• _TASK REQUIREMENTS_
From the material below, set down exactly the lines that run from the one containing "Raisio Chemicals" to the one containing "Habit Rouge L'Eau", minus the pictures.

• _STORED DATA_

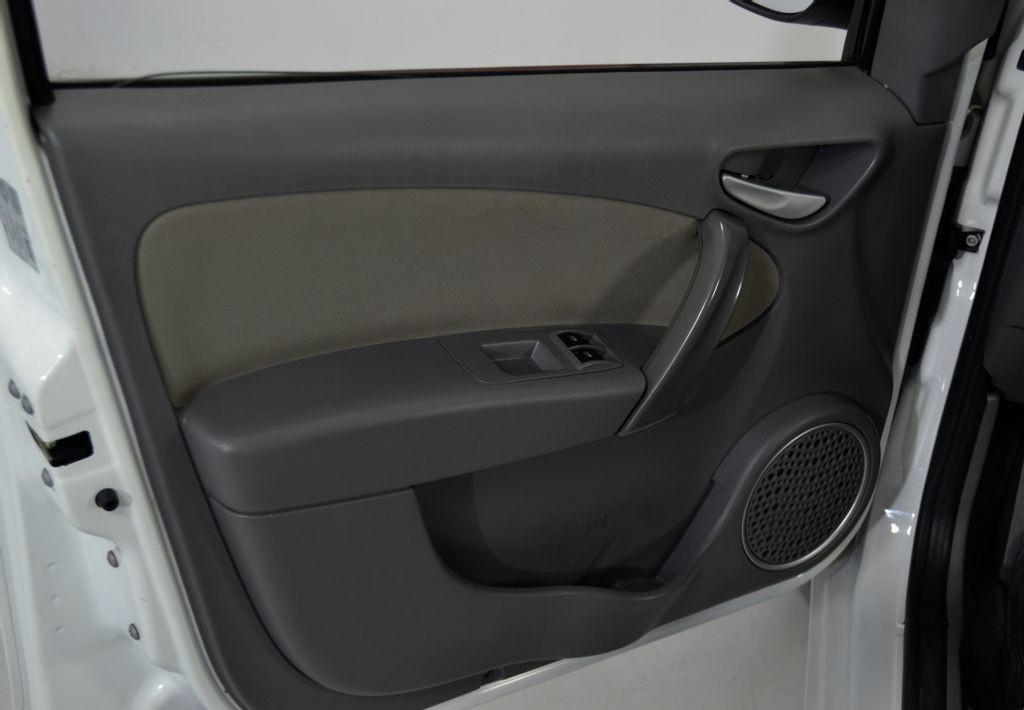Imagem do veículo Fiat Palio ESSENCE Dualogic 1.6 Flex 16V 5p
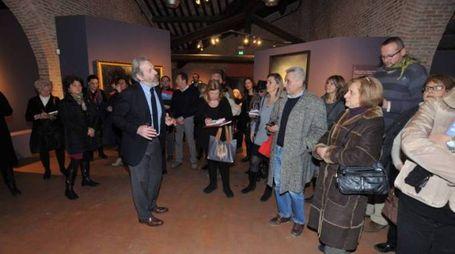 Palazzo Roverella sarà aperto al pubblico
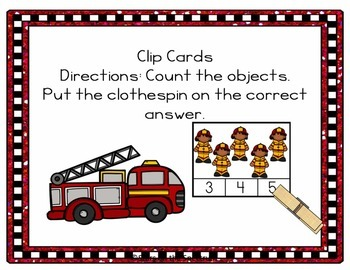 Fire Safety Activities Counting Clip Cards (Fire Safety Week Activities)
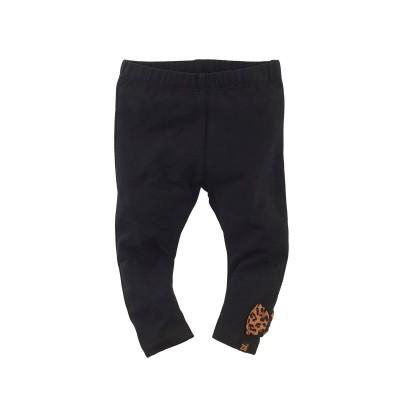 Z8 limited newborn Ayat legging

--

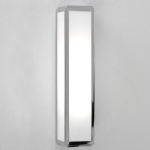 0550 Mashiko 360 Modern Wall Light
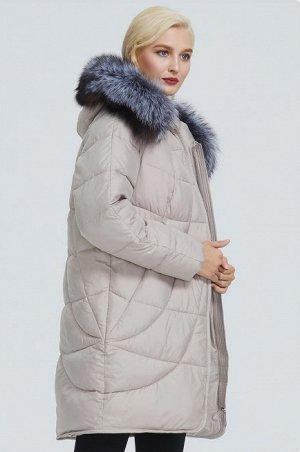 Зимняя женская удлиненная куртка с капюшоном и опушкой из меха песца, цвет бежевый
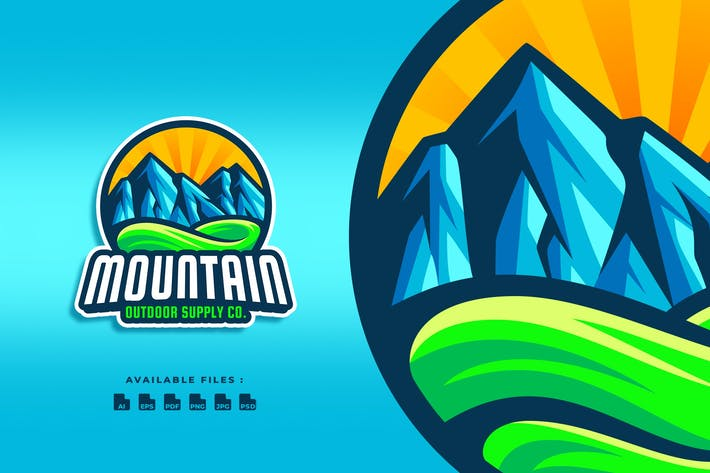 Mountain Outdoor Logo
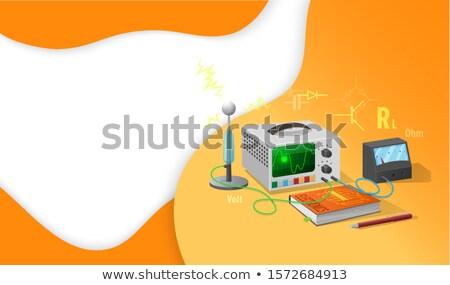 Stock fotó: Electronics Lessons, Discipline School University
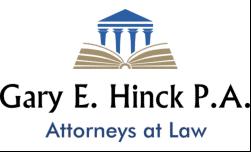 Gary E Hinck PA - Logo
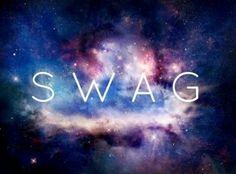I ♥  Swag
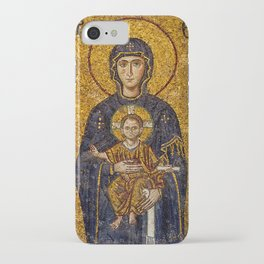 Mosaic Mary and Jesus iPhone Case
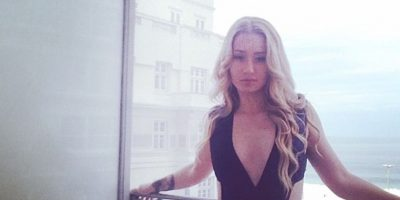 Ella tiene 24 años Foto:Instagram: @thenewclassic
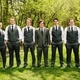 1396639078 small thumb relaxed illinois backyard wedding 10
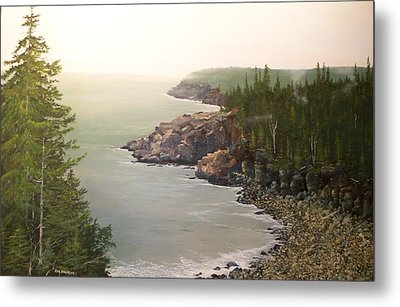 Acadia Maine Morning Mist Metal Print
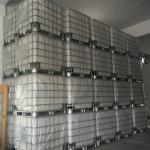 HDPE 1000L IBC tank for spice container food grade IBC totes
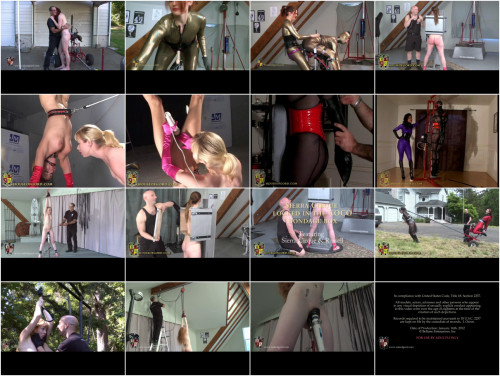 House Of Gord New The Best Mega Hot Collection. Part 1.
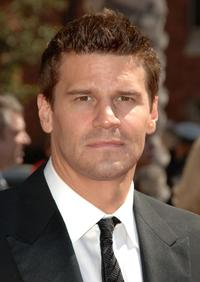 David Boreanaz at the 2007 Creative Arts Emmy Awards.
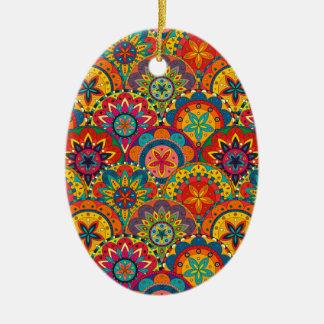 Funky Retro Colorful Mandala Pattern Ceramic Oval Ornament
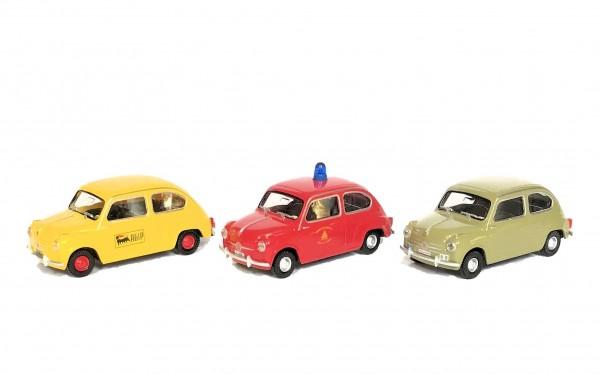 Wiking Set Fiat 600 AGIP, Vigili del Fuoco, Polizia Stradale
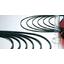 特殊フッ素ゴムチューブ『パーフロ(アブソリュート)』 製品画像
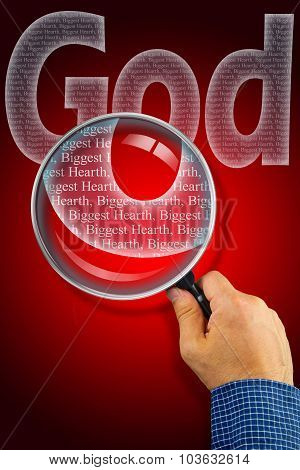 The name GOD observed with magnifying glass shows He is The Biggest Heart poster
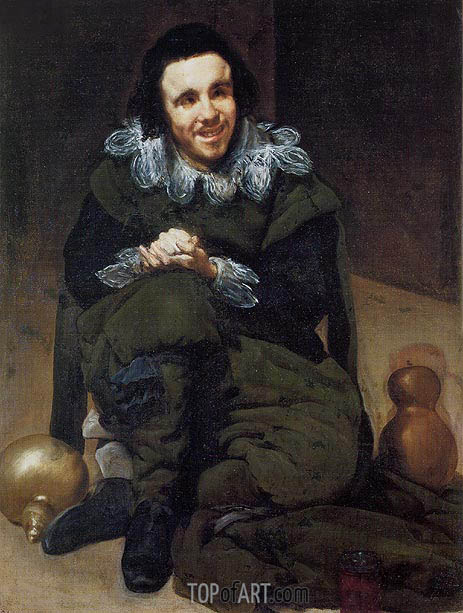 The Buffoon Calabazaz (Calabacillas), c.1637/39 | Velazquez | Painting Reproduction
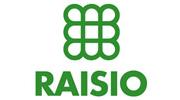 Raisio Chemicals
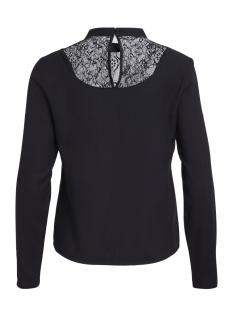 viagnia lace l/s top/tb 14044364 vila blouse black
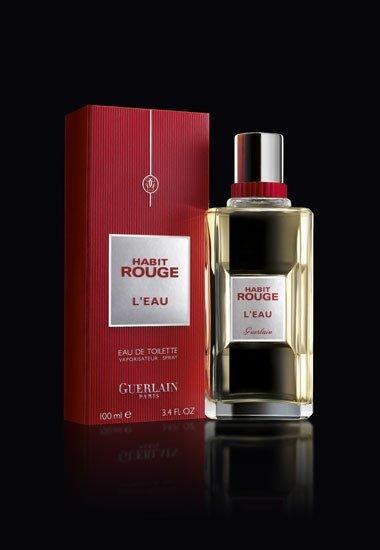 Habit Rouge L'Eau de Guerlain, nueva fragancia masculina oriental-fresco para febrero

...

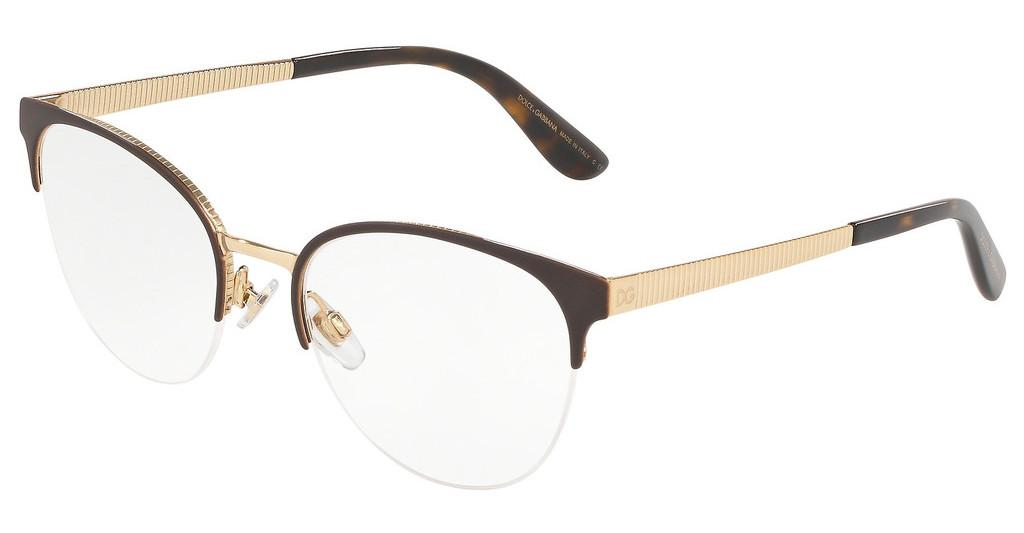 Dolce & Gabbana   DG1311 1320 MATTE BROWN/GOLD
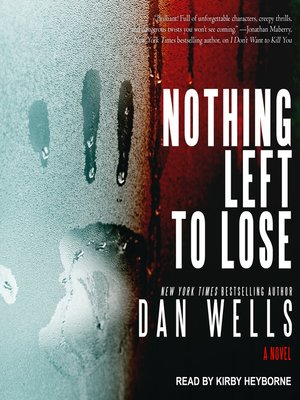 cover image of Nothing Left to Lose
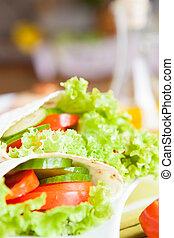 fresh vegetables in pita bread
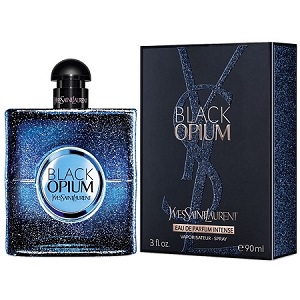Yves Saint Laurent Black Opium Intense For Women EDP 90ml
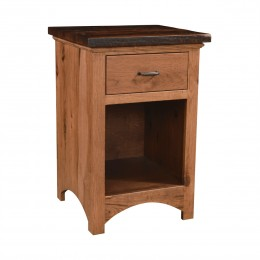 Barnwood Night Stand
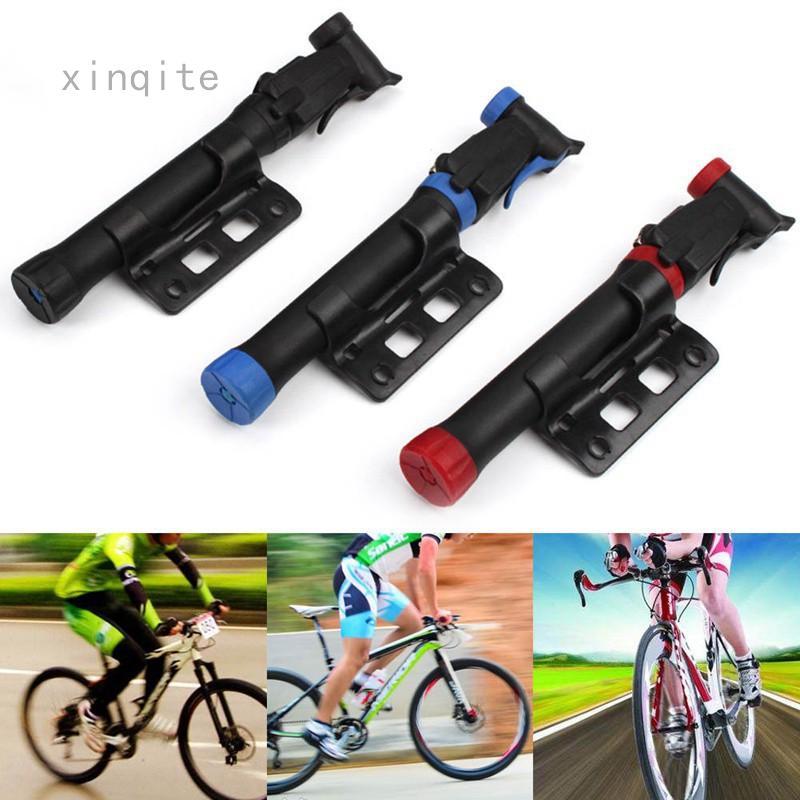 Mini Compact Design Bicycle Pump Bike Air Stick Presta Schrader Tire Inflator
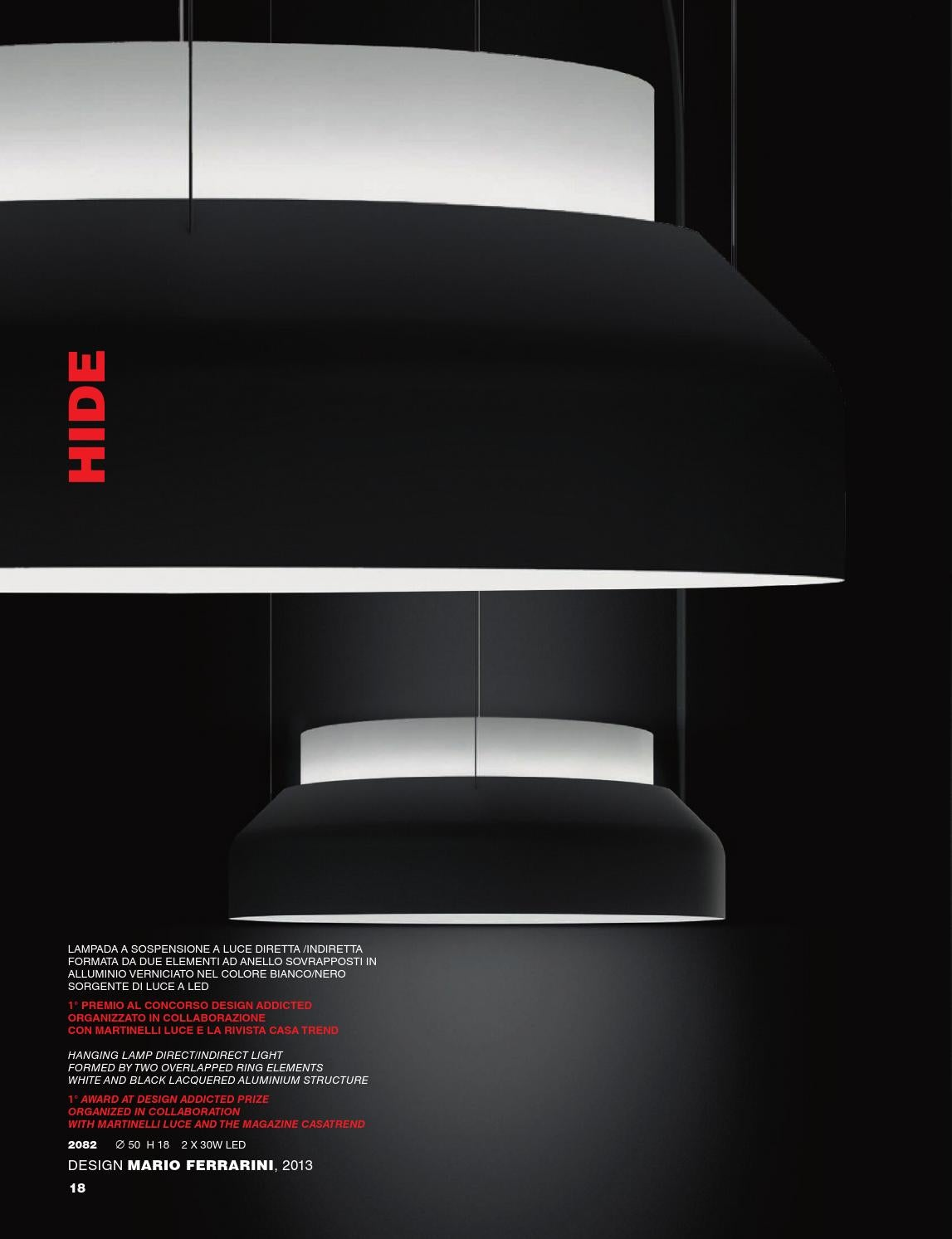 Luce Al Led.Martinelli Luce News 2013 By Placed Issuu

• _RESULT OF THE TASK_
 Raisio Chemicals
 viagnia lace l/s top/tb 14044364 vila blouse black
 Habit Rouge L'Eau de Guerlain, nueva fragancia masculina oriental-fresco para febrero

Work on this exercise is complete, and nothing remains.